§ Records for the task
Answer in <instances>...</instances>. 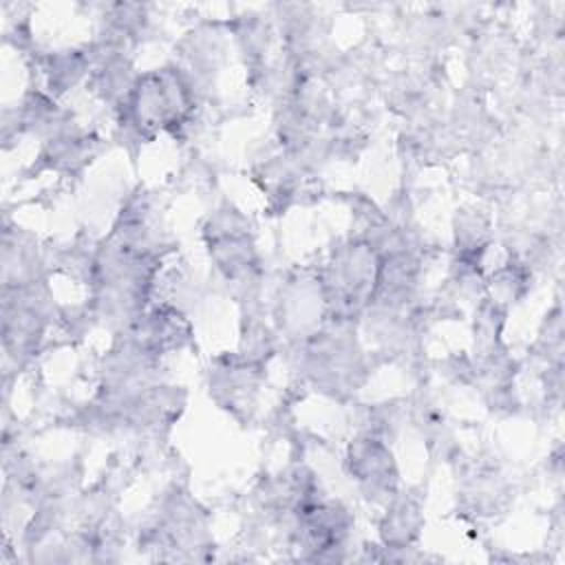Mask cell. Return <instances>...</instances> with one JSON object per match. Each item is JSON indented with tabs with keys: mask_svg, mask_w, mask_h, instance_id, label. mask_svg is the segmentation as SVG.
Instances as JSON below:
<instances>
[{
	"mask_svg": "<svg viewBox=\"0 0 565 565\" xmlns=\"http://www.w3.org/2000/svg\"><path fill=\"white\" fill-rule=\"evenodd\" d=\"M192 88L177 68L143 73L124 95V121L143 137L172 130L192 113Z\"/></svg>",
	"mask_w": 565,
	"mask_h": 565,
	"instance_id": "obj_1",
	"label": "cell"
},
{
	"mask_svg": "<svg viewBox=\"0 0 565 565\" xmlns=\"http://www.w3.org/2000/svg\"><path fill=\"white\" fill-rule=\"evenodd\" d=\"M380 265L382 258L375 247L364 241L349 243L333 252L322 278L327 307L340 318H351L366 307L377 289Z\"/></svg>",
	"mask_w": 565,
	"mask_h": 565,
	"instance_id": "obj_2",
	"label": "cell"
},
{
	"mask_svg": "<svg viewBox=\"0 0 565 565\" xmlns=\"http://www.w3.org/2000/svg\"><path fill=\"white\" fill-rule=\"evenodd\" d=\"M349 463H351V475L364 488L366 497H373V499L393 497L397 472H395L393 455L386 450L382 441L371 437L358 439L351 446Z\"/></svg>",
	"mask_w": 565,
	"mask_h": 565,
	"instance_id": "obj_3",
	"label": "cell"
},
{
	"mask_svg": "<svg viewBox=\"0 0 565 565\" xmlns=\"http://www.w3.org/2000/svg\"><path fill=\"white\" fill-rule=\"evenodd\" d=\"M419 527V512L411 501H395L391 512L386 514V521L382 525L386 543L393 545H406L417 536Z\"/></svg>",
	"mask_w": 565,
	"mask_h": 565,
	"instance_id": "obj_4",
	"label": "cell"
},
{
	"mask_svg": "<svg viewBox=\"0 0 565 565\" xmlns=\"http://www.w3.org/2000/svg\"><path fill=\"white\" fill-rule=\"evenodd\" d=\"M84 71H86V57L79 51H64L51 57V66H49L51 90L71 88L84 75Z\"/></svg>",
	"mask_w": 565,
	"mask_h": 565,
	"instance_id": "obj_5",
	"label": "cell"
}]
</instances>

==

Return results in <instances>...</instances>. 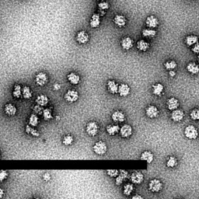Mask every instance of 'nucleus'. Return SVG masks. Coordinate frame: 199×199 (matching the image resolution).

§ Your goal
How many lines in the entries above contain the string "path"? Reply with the number alone.

§ Completed task
5